Algeria is aiming to generate 40 per cent of its electricity from renewable sources by 2020, energy minister Youcef Yousfi has announced.
About 60 renewable energy projects will be launched to give a capacity of 3,000 megawatts, hetold a press conference held to announce the strategy (2 January).
'The main purpose of this new policy is to prepare the country for the post-petrol era,' Yousfi said.
Currently, fossil fuels account for 96 per cent of export revenue, and are the basis of the national economy. The country hopes to supplement this revenue from exports of renewably sourced energy.
'Algeria has been late in developing the renewable energy sector, but by stepping up the launch of projects we can catch up,' said Omar Bouhadjar, research manager at Algeria's Centre for Development of Renewable Energies (CDER).
'Important projects were announced last month that will support the new Algerian strategy,' he added.
But legislators were forced to postpone a discussion of a draft of the renewable energy development strategy, due to take place on 4 January, because of political disturbances.
Algeria has also joined the Desertec Industrial Initiative, which aims to use Sahara solar and wind power to supply 15 per cent of Europe's electricity needs by 2050. This follows an official visit to Germany last month (8 December), when president Abdelaziz Bouteflika and chancellor Angela Merkel agreed to set up a joint economic commission to develop the project.

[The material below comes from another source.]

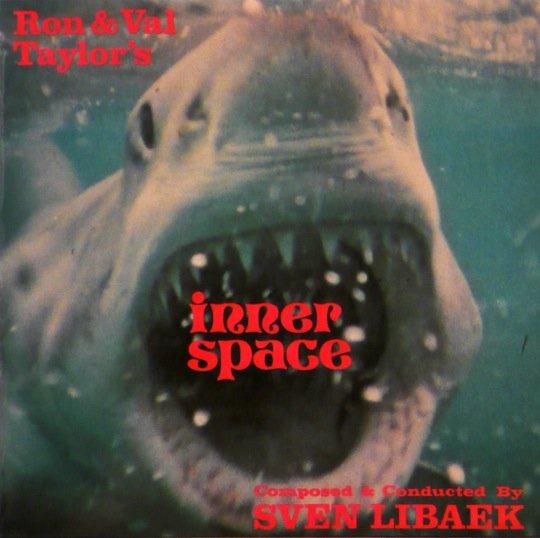 sven_libaek_inner_space.jpg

Meanwhile, a contract for Algeria's first wind farm was awarded to French consortium Cegelec (13 December). The farm will cover 30 hectares in Kabertene, 73 kilometres north of the city of Adrar, in southwest Algeria, and should be operating by 2012.
In perhaps its most ambitious project, the government last month (20 December) announced the creation of Boughzoul, 170 kilometres south of Algiers, as the first green city in North Africa, with homes for 400,000 residents.
The Global Environment Facility will support the project with an US$8.2 million grant. Planned for completion by 2025, it will be a model that Algeria intends to use for all future city developments in the country, according to the energy minister.
'A huge step will be in June this year when the prototype of the first photovoltaic panel to be totally produced in Algeria will leave the laboratories of the Silicon Technology Development Unit,' said Bouziane Mahmah, a researcher at CDER.
'The first facilities that will manufacture them will be launched by 2013, which will obviously reduce the expense of using solar energy,' he added.
Bouhdjar said that Algeria ia driving down the price of the technology it needs by capitalising on competition between suppliers — Japan, Europe and the United States.